_GIVEN TEXT_.
+===+

The more people who become immune to the virus, the less this scourge will be able to mutate and evade the vaccines already available
By Jane E. Brody
Had I been polled last fall, I would have registered as a Covid vaccine skeptic. I told anyone who asked that I was going to wait at least six months after a vaccine was approved, by which time I hoped we’d know more about the degree and possibly the duration of its effectiveness and its potential side effects, especially in the elderly.
I was hardly alone in my concern that political influence might result in premature approval of a vaccine before its safety was well established.
Well, that hesitancy quickly dissipated after listening to reports from the directors of the Food and Drug Administration and the Centers for Disease Control and Prevention and several vaccine experts I know and trust, all of whom gave an enthusiastic thumbs-up to both the Pfizer and Moderna vaccines.
So in mid-January, when Gov. Andrew M. Cuomo of New York announced that residents 75 and older would qualify for the vaccine, I found a computerized link to schedule an appointment five days later.
At the mass vaccination site I went to in Brooklyn, everyone I encountered was cheerful, patient and reassuring, even the young woman checking me in who couldn’t find me on her list of 3 p.m. appointments. “Don’t worry,” she said reassuringly, “you’ll get the vaccine.”
At the next window, a young man from Nigeria checked my ID and Medicare card and figured out what had happened. Turned out I had inadvertently booked a 3 a.m. appointment, not realizing the site was open 24-7. Another “don’t worry,” and I moved on to a young technician from Florida who painlessly injected the Moderna vaccine into my left arm.

+===+

_PROVIDED MATERIAL_.
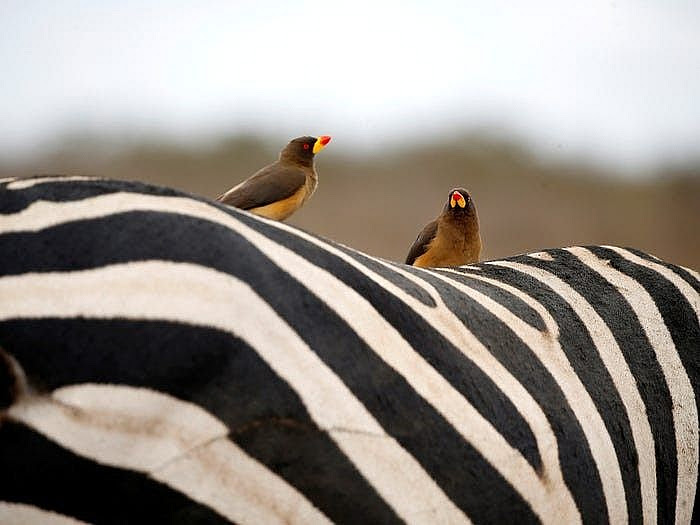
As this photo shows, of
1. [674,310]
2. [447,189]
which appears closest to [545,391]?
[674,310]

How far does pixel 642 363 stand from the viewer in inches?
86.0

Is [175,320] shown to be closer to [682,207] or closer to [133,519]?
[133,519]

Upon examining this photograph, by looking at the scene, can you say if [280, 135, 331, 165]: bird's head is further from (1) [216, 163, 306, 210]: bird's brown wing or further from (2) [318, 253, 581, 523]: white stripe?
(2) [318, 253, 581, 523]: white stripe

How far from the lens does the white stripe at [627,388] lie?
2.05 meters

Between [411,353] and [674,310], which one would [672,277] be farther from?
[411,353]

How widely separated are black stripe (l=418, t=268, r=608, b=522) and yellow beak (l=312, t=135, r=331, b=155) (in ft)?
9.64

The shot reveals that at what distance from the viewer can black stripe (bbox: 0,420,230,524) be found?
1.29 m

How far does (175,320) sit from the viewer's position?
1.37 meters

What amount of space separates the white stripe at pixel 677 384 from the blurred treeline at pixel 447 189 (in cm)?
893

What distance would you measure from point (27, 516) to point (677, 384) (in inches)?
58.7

+===+

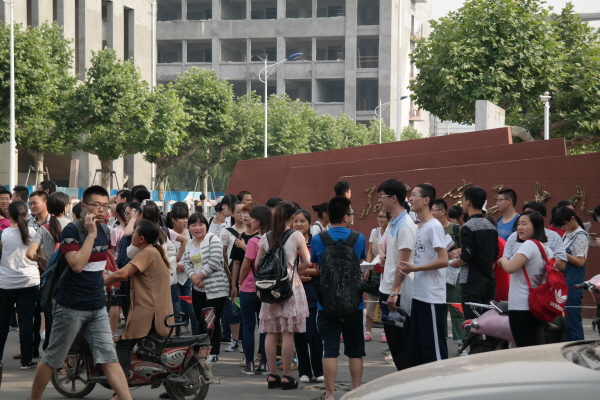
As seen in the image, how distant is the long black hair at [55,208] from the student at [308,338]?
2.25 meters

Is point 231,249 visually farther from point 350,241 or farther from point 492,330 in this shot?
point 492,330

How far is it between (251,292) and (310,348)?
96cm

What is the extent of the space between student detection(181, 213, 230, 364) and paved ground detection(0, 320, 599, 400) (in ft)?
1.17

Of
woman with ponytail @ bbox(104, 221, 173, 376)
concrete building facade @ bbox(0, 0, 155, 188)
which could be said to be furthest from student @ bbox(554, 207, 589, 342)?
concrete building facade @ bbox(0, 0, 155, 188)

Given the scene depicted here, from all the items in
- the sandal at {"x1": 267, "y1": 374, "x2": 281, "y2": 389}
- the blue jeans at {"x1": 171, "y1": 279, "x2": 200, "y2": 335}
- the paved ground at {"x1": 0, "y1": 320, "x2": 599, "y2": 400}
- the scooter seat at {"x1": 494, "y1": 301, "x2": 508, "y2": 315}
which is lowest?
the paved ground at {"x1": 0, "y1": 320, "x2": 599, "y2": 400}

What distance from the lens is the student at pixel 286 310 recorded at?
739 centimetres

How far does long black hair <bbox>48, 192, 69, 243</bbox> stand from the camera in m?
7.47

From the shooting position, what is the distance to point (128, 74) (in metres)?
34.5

+===+

_ABOUT THIS EXERCISE_. Pull from the vaccine column the passage from "So in mid-January, when" to "my left arm.", word for word. The entries have nothing to do with the vaccine column.

_SOLUTION_.
So in mid-January, when Gov. Andrew M. Cuomo of New York announced that residents 75 and older would qualify for the vaccine, I found a computerized link to schedule an appointment five days later.
At the mass vaccination site I went to in Brooklyn, everyone I encountered was cheerful, patient and reassuring, even the young woman checking me in who couldn’t find me on her list of 3 p.m. appointments. “Don’t worry,” she said reassuringly, “you’ll get the vaccine.”
At the next window, a young man from Nigeria checked my ID and Medicare card and figured out what had happened. Turned out I had inadvertently booked a 3 a.m. appointment, not realizing the site was open 24-7. Another “don’t worry,” and I moved on to a young technician from Florida who painlessly injected the Moderna vaccine into my left arm.